Klaus Mann, a differenza del suo esitante padre, sceglie subito la via dell’esilio. Un esilio che lo porta in Francia, Olanda e Svizzera, sino agli Stati Uniti dove si sarebbe infine arruolato nell’esercito americano. Con il titolo Speed l’editore Castelvecchi traduce I racconti dell’esilio (traduzione e curatela di Massimo Ferraris, 2025) pubblicandoli per la prima volta in Italia.
L’intento dello scrittore, figlio di Thomas Mann, è raccontare quello che chiama «il dramma di una generazione». Per Klaus la sua generazione più di altre è travolta non solo dalla violenza cieca della guerra, ma anche dall’avvento del Nazismo. Indesiderati nella propria nazione, molti come lui si trovano ad andare via e molti di loro non riescono a sentirsi a casa nella nuova patria. Come succede ai protagonisti di questo libro.

La risposta all’esilio è il lasciarsi vivere, l’affondare nell’inquietudine grigia di un luogo che mai li accoglierà o, come nel racconto che dà il titolo alla raccolta, sfuggire alla realtà sopportando la vita per mezzo di droghe. Come accade al ragazzo che scopre la bellezza della natura e in essa si rifugia; all’uomo solo che percorre le strade di una città e sottostà alle ansie di un presente ispido; all’uomo in macchina che per un gioco all’apparenza innocuo sbanda e annega nel mare; alla coppia di giovani fidanzati che finisce per separarsi, perché non condividono più gli ideali del Socialismo nel quale hanno visto un’opportunità.
Estraneità e spaesamento, precarietà, attesa, solitudine, sono i sentimenti predominanti nel mondo in bilico di quegli anni, declinati spesso in parabole avventurose: ecco cosa devono affrontare i personaggi di Klaus Mann.

_Consegna 1_
Secondo l'estratto fornito, chi ha curato la traduzione dei racconti pubblicati da Castelvecchi?
_Consegna 2_
Riporta dall'estratto fornito il tratto che va da "Klaus Mann, a" fino a "di questo libro.", rinominando "figlio" in "erede".

_Blocco dati_
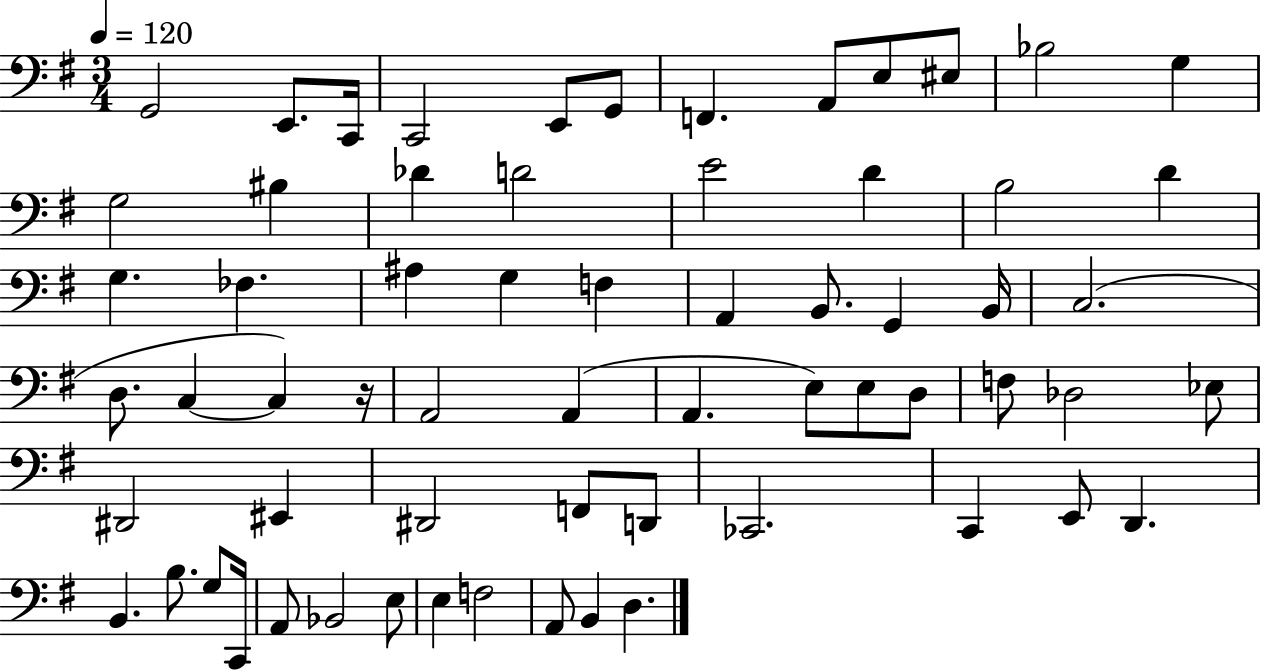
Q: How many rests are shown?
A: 1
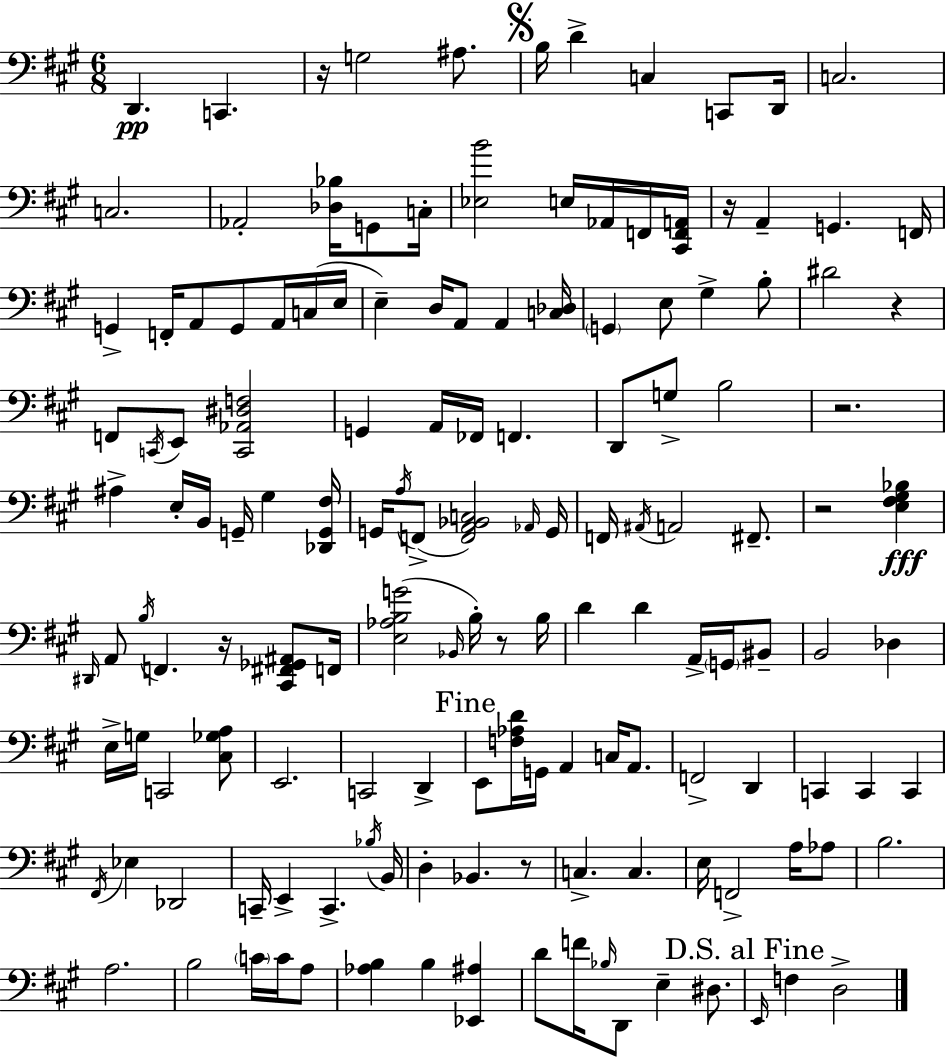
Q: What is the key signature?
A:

_Soluzione svolta 1_
Massimo Ferraris.

_Soluzione svolta 2_
Klaus Mann, a differenza del suo esitante padre, sceglie subito la via dell’esilio. Un esilio che lo porta in Francia, Olanda e Svizzera, sino agli Stati Uniti dove si sarebbe infine arruolato nell’esercito americano. Con il titolo Speed l’editore Castelvecchi traduce I racconti dell’esilio (traduzione e curatela di Massimo Ferraris, 2025) pubblicandoli per la prima volta in Italia.
L’intento dello scrittore, erede di Thomas Mann, è raccontare quello che chiama «il dramma di una generazione». Per Klaus la sua generazione più di altre è travolta non solo dalla violenza cieca della guerra, ma anche dall’avvento del Nazismo. Indesiderati nella propria nazione, molti come lui si trovano ad andare via e molti di loro non riescono a sentirsi a casa nella nuova patria. Come succede ai protagonisti di questo libro.